Employee Information Table

ID	Name	Age	Salary	City
101	Alice	25	55000	NY
102	Bob	29	48000	LA
103	Charlie	29	55000	NY
104	David	33	62000	SF
106	Alice	27	59000	LA

Partial Match (ID)

Employee Data Table

ID	Name	Age	Salary	City
101	Alice	25	55000	NY
102	Bob	29	48000	LA
103	Charlie	29	55000	NY
104	David	33	62000	SF
106	Alice	27	59000	LA

Partial Match (Name)

Employee Information Table

ID	Name	Age	Salary	City
101	Alice	25	55000	NY
102	Bob	29	48000	LA
103	Charlie	29	55000	NY
104	David	33	62000	SF

Partial Match (ID and Name)

Employee Data Table

ID	Name	Age	Salary	City
101	Alice	25	55000	NY
102	Bob	29	48000	LA
103	Charlie	29	55000	NY
104	David	33	62000	SF
106	Alice	27	59000	LA

As shown above, in this particular case, using a partial match approach based solely on "Name" yields a different result compared to other methods. This is because we had two distinct observations that share only one common attribute (i.e., "Name"). In other cases, different outcomes may occur. Therefore, it is crucial to carefully select the appropriate key identifiers when using a partial match approach.

Normalizing Data Formats

Data collected from various sources might be in different formats, making it difficult to analyze. Normalizing these formats ensures consistency across your dataset. Below are some common tasks in normalization:

Standardizing Dates: Converting dates to a consistent format (e.g., YYYY-MM-DD).
Text Case Standardization: Ensuring that text data is consistently in uppercase or lowercase.
Unit Conversion: Converting measurements to a common unit (e.g., converting all weights to kilograms).

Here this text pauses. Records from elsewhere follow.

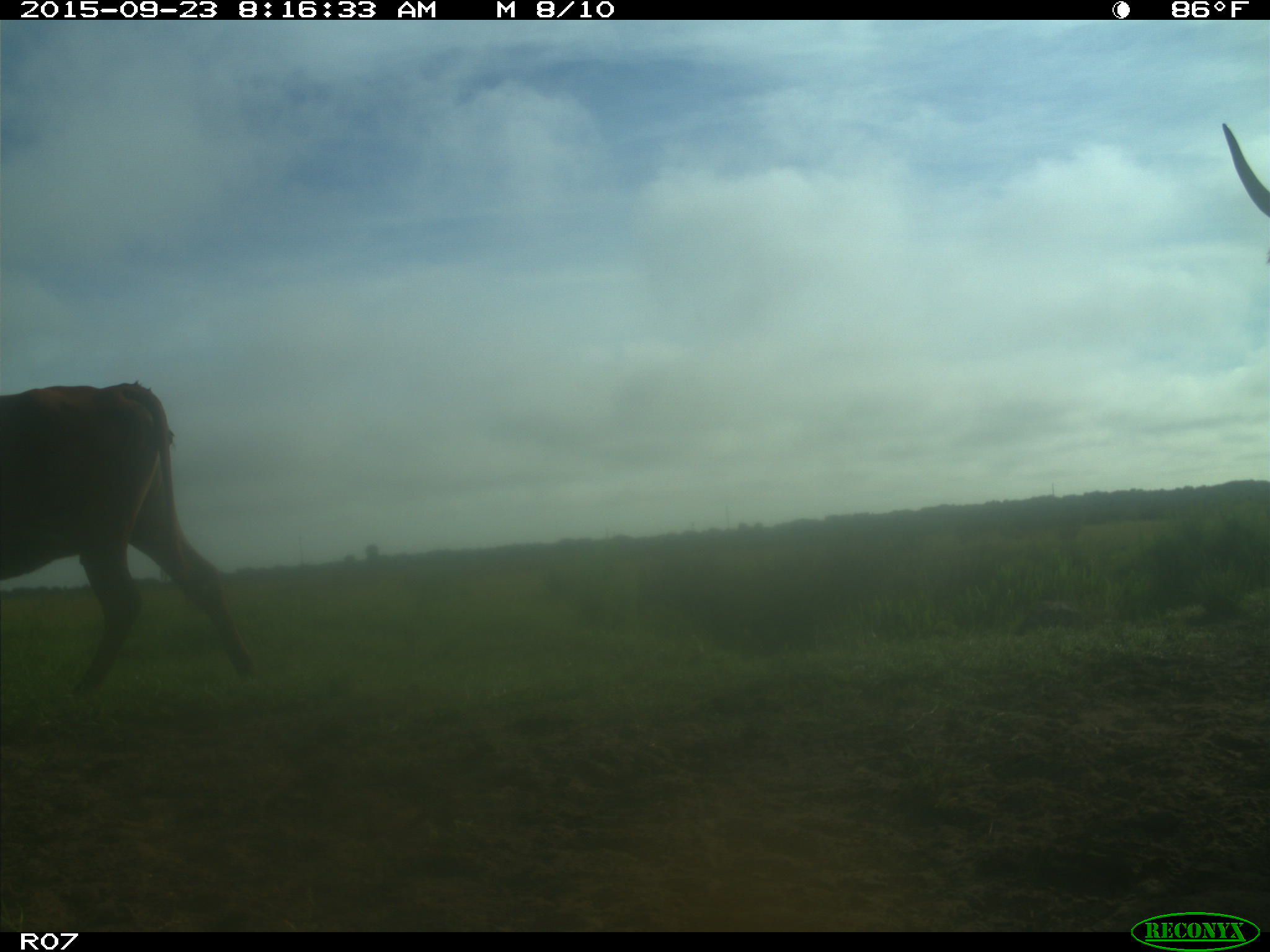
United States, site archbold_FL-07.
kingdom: Animalia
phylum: Chordata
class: Mammalia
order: Artiodactyla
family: Bovidae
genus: Bos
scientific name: Bos taurus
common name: domestic cow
Bos taurus (domestic cow).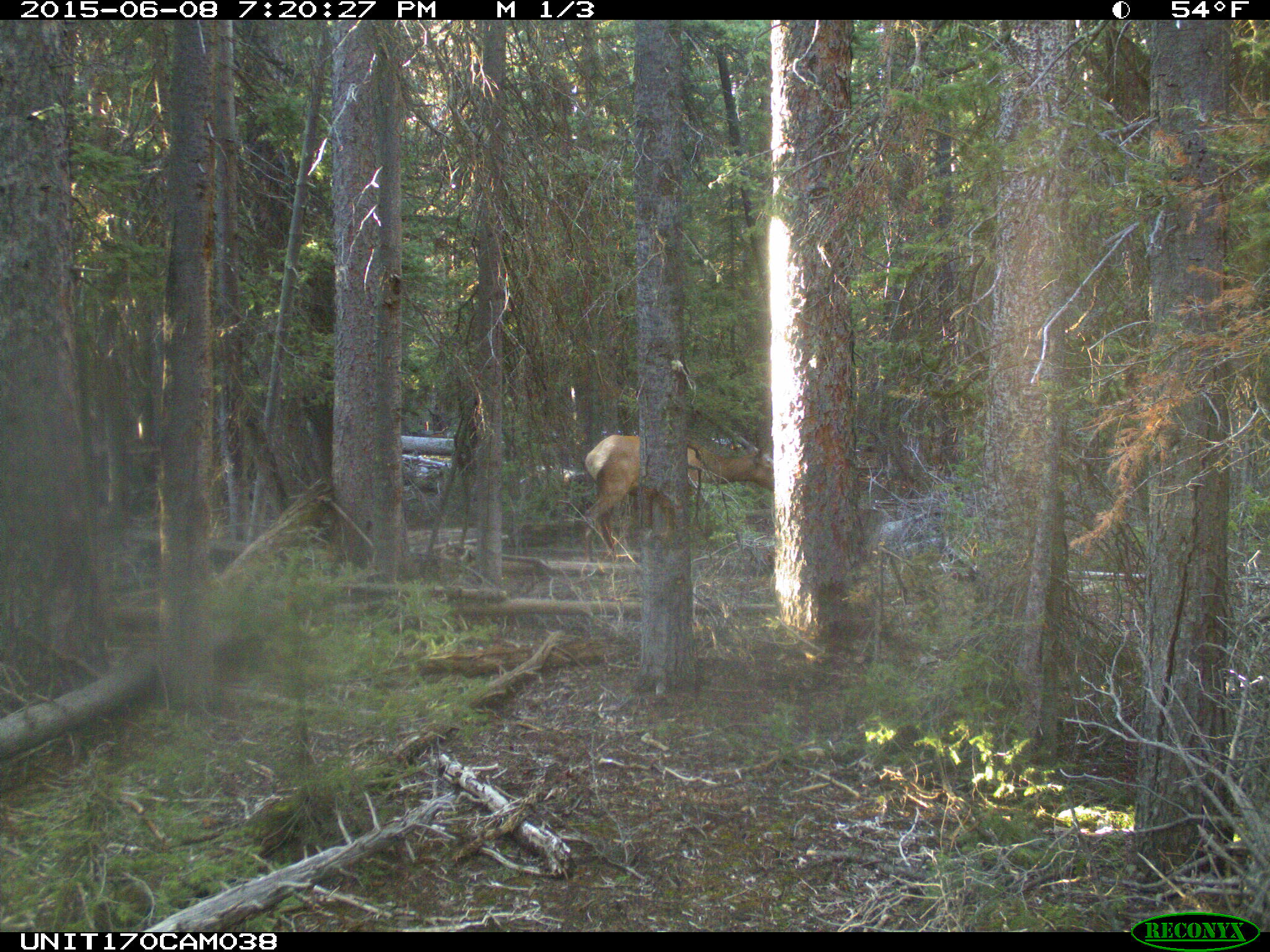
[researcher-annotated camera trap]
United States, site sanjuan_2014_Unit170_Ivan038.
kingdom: Animalia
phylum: Chordata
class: Mammalia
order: Artiodactyla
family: Cervidae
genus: Cervus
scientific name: Cervus elaphus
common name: red deer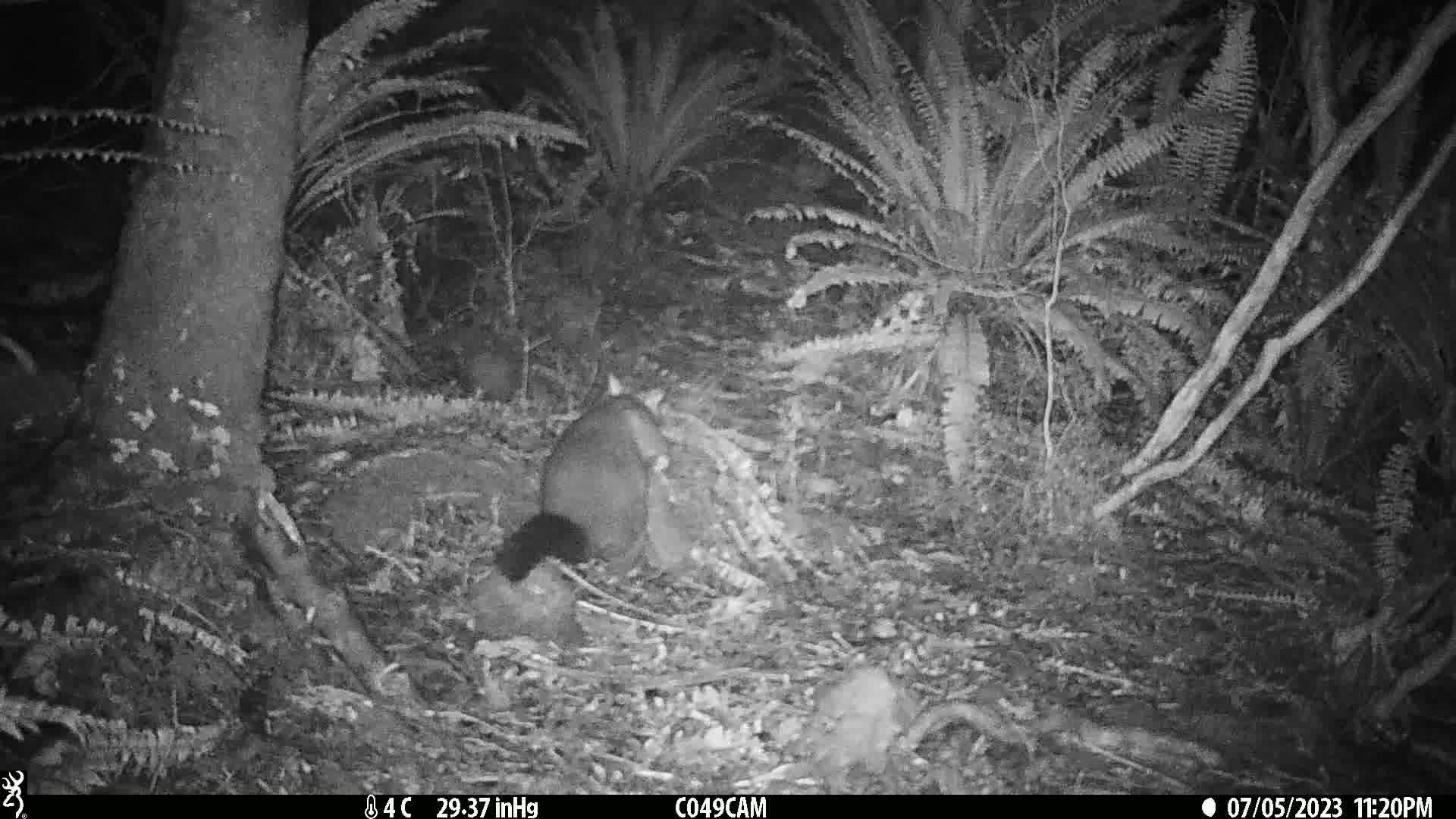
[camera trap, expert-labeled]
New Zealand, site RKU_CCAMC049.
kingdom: Animalia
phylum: Chordata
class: Mammalia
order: Diprotodontia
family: Phalangeridae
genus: Trichosurus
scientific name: Trichosurus vulpecula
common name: common brushtail possum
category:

Case 1: Standardizing Dates

Let's use this dataset as an example:

Event Dates in Multiple Formats

Event ID	Event Date
1	12/01/2023
2	December 2, 2023
3	2023-12-03
4	12.04.2023
5	5th Dec 2023

Google Sheets and Microsoft Excel

Note that in both spreadsheet applications, there are instances where dates may not automatically convert to a standardized format, especially when they are typed with unsupported separators (such as a dot . or comma ,) instead of a dash - or backslash /, or when they include articles like "st," "nd," "rd," or "th." In such cases, extra steps may be needed to correct the format, either by manually replacing or removing the unsupported characters, or by using the "Find and Replace" feature.

Python

import pandas as pd
from dateutil.parser import parse

# Sample data
data = {
    'Event ID': [1, 2, 3, 4, 5],
    'Event Date': ['01/12/2023', 'December 2, 2023', '2023-12-03', '12.04.2023', '5th Dec 2023']
}

df = pd.DataFrame(data)

print("Original Dataset")
print(df, '\n')

# Custom function to parse dates
def parse_date(date_str):
    try:
        return parse(date_str, dayfirst=False)
    except ValueError:
        return pd.NaT

# Apply the custom function
df['Event Date'] = df['Event Date'].apply(parse_date)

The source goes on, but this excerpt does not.